Short problem: From the line containing "What spacing exists" through the last line of the entries below, repeat each line word for word and leave out the rest.

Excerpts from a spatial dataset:
_ _ _ _ _ _ _

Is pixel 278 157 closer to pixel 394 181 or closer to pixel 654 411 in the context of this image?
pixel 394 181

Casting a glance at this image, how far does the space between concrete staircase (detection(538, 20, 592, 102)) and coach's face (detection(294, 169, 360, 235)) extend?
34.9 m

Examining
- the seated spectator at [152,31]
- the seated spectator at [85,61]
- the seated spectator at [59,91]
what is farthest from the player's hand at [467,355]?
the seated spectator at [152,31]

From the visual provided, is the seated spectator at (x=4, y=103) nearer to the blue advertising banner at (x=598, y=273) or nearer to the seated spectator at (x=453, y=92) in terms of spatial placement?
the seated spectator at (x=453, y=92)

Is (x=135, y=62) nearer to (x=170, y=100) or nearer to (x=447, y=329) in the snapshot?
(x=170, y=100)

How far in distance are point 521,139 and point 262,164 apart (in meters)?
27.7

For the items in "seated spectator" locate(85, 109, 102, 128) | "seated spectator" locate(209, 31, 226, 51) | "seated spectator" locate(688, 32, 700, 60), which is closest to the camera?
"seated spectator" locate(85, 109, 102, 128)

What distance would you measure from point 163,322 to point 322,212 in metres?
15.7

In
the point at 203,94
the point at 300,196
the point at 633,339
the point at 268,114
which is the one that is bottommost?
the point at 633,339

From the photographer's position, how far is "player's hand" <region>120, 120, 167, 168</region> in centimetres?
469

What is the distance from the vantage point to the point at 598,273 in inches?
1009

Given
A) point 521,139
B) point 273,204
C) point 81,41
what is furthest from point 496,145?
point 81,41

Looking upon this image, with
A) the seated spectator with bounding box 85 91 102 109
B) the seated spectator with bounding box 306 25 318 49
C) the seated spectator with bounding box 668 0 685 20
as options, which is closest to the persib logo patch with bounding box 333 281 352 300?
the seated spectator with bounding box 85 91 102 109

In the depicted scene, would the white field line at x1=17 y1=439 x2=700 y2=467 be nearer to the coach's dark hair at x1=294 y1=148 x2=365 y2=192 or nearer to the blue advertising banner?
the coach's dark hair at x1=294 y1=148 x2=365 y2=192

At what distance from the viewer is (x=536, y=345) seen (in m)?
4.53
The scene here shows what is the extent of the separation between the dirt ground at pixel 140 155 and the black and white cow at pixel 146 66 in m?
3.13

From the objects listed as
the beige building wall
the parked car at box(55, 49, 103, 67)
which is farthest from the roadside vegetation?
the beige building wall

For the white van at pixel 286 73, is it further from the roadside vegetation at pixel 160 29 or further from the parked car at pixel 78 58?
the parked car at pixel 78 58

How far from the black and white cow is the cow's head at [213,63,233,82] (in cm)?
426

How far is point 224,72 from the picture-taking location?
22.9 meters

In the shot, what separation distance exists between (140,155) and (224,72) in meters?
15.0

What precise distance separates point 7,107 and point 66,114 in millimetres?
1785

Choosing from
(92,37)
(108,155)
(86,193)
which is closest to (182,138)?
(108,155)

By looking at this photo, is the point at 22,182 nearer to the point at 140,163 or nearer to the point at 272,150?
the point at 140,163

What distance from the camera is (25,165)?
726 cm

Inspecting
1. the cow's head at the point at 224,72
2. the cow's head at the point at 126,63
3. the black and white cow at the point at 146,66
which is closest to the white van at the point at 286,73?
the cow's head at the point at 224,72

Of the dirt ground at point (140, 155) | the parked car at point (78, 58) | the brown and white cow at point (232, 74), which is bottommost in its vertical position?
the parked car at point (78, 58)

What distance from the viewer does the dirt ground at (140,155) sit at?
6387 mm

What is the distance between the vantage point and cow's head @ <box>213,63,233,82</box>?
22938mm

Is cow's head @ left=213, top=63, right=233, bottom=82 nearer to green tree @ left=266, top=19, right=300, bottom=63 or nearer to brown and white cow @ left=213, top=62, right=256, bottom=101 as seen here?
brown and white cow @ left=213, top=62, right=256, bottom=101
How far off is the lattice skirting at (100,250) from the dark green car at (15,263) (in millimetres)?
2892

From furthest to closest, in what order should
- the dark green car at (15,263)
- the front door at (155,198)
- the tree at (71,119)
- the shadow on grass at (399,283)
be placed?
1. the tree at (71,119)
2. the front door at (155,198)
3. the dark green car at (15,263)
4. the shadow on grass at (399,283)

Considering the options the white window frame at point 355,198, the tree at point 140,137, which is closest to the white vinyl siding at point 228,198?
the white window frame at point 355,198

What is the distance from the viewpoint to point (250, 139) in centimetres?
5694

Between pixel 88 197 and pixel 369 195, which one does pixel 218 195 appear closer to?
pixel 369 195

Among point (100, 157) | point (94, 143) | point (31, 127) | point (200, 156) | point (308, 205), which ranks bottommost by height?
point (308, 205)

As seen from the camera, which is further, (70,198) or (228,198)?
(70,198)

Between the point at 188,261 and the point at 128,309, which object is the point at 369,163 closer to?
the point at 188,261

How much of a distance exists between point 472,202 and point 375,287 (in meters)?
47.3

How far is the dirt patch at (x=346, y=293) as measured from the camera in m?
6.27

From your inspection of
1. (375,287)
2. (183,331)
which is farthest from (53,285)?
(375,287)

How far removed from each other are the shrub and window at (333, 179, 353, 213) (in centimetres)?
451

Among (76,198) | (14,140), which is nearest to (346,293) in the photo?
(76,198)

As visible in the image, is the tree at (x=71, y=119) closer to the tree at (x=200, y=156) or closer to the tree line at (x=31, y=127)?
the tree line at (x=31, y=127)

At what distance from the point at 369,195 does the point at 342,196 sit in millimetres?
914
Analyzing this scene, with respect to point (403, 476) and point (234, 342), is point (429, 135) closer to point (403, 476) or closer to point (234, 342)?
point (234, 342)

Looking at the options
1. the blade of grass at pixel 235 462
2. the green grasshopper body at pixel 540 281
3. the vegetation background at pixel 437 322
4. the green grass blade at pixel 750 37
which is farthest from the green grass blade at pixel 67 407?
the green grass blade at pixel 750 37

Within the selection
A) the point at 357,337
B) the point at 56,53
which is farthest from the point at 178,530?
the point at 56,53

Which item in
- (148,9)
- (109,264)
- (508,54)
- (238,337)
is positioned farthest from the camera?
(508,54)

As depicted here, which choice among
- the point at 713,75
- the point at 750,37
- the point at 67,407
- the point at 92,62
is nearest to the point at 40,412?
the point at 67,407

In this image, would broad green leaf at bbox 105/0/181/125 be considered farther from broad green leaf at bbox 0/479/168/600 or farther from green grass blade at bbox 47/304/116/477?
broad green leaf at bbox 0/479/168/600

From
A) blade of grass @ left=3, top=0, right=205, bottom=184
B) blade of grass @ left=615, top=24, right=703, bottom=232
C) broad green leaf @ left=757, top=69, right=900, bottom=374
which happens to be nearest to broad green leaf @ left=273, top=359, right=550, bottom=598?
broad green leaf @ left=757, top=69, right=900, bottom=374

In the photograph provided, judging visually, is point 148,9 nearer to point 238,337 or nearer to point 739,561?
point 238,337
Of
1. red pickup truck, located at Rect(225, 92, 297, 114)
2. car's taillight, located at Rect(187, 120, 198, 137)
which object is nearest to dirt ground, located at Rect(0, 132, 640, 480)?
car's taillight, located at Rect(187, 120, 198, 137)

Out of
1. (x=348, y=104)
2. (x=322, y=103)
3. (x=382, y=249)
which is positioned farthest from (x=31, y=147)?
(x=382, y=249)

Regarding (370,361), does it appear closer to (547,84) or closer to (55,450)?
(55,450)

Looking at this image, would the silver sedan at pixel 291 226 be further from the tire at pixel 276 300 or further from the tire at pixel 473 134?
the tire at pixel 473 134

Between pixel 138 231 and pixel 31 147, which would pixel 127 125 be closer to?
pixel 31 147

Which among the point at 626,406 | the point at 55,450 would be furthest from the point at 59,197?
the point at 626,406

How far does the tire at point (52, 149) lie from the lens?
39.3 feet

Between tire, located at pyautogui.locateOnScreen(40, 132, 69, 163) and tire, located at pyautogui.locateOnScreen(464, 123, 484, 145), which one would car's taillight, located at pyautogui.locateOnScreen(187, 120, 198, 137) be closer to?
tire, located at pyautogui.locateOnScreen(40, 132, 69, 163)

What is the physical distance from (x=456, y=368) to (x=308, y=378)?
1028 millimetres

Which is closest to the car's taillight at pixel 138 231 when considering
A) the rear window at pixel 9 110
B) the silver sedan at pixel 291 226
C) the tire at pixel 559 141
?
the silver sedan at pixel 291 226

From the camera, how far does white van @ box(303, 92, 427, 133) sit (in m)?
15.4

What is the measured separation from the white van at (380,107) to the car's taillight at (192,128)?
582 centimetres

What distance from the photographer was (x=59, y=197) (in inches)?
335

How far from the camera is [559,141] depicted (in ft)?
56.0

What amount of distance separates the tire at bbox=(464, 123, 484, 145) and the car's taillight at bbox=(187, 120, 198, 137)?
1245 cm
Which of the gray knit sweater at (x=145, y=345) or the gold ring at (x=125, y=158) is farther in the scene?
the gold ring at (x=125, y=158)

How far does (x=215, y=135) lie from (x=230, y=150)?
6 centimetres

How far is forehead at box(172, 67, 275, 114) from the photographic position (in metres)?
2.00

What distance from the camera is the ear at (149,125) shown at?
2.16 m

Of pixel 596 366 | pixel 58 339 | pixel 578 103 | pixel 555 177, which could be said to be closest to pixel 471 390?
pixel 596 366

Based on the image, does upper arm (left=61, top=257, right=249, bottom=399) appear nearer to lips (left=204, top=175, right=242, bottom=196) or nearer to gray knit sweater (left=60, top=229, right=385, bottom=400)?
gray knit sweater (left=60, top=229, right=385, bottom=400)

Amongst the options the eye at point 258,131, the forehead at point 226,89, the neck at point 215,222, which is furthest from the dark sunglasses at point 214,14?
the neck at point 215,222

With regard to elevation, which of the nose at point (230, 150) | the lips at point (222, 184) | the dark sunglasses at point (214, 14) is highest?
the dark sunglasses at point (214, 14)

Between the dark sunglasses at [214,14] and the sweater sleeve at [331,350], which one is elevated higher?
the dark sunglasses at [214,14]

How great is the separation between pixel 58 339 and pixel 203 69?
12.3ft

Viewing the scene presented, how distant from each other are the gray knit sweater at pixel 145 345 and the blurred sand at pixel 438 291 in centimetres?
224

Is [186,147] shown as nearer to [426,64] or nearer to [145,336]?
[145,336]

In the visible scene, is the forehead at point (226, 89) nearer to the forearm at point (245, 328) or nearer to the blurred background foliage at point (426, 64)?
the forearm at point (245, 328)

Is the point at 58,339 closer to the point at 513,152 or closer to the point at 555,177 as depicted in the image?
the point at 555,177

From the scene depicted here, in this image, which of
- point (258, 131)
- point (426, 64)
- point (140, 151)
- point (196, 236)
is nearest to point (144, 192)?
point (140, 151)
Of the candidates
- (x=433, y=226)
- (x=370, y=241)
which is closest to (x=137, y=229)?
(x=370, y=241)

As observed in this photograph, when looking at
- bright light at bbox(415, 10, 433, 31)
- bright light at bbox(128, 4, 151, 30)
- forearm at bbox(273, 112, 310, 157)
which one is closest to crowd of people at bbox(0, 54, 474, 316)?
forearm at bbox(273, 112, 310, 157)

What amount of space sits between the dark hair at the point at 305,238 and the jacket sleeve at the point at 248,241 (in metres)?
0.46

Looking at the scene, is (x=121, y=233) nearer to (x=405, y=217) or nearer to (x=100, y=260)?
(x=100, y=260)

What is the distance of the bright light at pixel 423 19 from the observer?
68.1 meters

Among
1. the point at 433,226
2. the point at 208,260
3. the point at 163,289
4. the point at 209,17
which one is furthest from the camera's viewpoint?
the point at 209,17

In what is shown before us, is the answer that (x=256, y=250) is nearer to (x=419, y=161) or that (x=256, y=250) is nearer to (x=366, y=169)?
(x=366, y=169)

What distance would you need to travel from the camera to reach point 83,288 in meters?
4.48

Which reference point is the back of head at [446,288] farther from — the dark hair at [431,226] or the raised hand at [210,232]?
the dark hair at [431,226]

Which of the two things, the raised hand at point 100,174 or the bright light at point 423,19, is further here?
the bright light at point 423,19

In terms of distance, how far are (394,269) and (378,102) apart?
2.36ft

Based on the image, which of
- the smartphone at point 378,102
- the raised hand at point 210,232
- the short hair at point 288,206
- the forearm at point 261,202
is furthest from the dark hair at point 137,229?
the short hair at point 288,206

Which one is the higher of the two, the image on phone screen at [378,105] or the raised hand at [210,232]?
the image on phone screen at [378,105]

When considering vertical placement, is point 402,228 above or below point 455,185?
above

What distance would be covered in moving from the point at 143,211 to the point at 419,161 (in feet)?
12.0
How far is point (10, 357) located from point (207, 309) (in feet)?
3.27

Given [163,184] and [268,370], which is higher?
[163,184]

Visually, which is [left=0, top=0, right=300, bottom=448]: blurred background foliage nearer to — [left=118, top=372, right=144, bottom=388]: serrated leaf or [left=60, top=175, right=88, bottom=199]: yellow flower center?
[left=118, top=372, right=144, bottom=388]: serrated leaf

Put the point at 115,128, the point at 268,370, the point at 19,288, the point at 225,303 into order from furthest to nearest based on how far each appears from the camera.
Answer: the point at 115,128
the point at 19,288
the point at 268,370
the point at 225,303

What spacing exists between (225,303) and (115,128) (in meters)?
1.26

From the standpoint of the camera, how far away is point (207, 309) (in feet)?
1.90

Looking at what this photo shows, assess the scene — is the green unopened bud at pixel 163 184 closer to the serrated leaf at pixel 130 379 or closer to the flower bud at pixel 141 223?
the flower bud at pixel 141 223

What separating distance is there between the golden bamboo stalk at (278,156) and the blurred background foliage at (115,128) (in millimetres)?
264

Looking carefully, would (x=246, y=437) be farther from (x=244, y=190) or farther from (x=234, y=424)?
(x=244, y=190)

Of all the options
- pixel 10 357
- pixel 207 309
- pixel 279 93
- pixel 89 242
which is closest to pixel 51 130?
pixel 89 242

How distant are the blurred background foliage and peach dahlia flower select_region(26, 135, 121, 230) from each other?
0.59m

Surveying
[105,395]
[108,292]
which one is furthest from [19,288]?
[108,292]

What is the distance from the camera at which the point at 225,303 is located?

_ _ _ _ _ _ _

Solution:
What spacing exists between (225,303) and (115,128) (in meters)?
1.26

From the standpoint of the camera, how far away is point (207, 309) (in feet)?
1.90

Looking at what this photo shows, assess the scene — is the green unopened bud at pixel 163 184 closer to the serrated leaf at pixel 130 379 or closer to the flower bud at pixel 141 223?
the flower bud at pixel 141 223

What separating distance is there between the golden bamboo stalk at (278,156) and the blurred background foliage at (115,128) (in millimetres)?
264

Looking carefully, would (x=246, y=437) be farther from (x=244, y=190) or farther from (x=234, y=424)?
(x=244, y=190)

Of all the options
- pixel 10 357
- pixel 207 309
- pixel 279 93
- pixel 89 242
which is closest to pixel 51 130?
pixel 89 242

How distant are the blurred background foliage and peach dahlia flower select_region(26, 135, 121, 230) from each other?
0.59m

Surveying
[105,395]
[108,292]
which one is furthest from [19,288]?
[108,292]

What is the distance from the camera at which the point at 225,303 is located?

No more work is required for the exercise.